The idea is to help women who don’t feel as though they have a lot of control over their lives, to give them a sense of control, said Tamra Ryan, CEO of the Women’s Bean Project.
“That was something she could very much relate to,” Ryan said. “She was driven by this idea that if she could teach the women by actually doing, that would give them the ability to change the trajectory of their lives.”
So with $500 out of her own pocket, Eyre bought beans for a skeleton crew to make 10-bean soup, Ryan said. Demand grew and so did the team. The 10-bean soup remains a best seller.
“The first time someone asked for a case of soup, which at the time was 12 units, she couldn’t believe anybody wanted that many,” Ryan said. “And today we ship in pallets, which is about 1,400 units.”
Even after she stepped down from her role with the Women’s Bean Project, Ryan said she remained amazed with each of Eyre’s visits.
“There were times when I’d watch her interact with the women and it made me wonder if she had the elements of what Mother Teresa had,” Ryan said. “When she was speaking with an individual women they were the only people in the room. It was connection beyond empathy. It was, ‘I want to hear your story and I want to feel who you are and what you care about and what your life is and where you are going.’ ”
“My guardian angel”
That’s a side of Josepha Eyre that Mariya Golovanich caught when she immigrated to the United States from Ukraine in 1998. It would be four years before Golovanich said her husband and two children could join her, but in that time, Eyre — who she met through church — took her in for months, helped her find work and more.
“She really was my American mom,” Golovanich said. “I could come and talk to her about everything. I knew I would get the best, the most kind, the most understanding advice and attitudes ever.”

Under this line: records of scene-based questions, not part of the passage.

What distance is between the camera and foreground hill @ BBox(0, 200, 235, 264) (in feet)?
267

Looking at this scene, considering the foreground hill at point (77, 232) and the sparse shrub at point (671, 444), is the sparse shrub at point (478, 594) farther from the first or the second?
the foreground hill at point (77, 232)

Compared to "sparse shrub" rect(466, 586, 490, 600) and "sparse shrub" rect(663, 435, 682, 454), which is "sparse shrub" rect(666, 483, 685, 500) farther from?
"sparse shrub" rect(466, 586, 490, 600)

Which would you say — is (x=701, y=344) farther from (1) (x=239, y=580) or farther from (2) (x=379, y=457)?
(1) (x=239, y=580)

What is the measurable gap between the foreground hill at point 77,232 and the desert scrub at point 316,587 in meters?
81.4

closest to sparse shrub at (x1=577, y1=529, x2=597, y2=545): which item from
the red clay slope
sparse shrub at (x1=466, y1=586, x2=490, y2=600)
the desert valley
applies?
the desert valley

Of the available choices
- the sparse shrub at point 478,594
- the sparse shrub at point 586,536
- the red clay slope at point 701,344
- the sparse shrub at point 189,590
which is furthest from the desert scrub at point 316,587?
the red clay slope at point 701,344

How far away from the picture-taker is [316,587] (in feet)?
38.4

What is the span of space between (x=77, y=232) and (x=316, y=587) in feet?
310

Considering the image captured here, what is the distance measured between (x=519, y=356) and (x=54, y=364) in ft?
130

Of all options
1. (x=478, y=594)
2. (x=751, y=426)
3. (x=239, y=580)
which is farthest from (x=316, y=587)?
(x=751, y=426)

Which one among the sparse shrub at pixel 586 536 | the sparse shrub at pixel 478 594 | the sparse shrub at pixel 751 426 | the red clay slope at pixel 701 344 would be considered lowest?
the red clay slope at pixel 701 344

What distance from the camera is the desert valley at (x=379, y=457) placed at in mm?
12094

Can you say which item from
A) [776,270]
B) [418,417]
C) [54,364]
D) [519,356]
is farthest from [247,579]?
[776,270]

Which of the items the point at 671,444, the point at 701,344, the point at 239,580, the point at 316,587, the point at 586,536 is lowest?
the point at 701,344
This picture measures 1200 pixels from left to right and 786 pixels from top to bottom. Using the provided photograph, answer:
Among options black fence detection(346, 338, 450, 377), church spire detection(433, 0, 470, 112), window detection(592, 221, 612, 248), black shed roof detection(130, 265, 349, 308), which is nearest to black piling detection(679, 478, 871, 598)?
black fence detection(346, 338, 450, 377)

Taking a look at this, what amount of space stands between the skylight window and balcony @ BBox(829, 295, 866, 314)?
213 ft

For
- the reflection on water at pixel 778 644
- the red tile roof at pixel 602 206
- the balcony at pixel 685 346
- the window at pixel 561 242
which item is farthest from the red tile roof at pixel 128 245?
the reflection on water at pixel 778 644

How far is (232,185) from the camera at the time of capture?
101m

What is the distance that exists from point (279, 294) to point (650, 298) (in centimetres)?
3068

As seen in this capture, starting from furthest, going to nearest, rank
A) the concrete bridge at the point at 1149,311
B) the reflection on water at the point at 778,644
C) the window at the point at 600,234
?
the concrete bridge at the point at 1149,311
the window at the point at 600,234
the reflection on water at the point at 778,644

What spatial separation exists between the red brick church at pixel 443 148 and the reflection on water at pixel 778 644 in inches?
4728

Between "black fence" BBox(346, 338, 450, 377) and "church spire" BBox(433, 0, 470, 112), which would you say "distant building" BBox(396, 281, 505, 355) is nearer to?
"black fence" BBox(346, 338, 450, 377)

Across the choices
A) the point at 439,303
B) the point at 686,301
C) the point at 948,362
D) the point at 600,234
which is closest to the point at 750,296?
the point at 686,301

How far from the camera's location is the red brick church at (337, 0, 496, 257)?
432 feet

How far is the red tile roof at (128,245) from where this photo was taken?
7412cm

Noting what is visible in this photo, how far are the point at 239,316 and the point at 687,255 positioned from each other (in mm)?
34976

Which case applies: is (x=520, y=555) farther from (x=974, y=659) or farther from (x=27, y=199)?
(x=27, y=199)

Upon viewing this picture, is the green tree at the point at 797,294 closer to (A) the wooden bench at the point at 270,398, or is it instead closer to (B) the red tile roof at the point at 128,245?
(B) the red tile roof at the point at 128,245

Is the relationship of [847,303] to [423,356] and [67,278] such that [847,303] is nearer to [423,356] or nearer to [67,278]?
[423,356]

Once while Eyre was healing from a hip replacement surgery, Golovanich said she helped carry her groceries inside and refused to take money for the assistance.
So Eyre opened a bank account for each of Golovanich’s children, and by the time they arrived in the United States there was more than $200 waiting for each of them, Golovanich said.
“She was always like my guardian angel in every aspect of this American life,” she said.
The two bonded over their European upbringings and challenges as immigrants, and Eyre extended that empathy toward most everyone she knew, Golovanich said.
“She never lost that touch and that feeling toward poor people, toward people,” she said.
If Eyre wanted a single idea shared, Christina Eyre said, it would probably be “that you don’t have to be great or important or a famous person to change the world.”
“If you can look around, you can be inspired by the situation or the challenges other people face and turn that into an expression of love and commitment and dedication to your fellow human beings,” she added.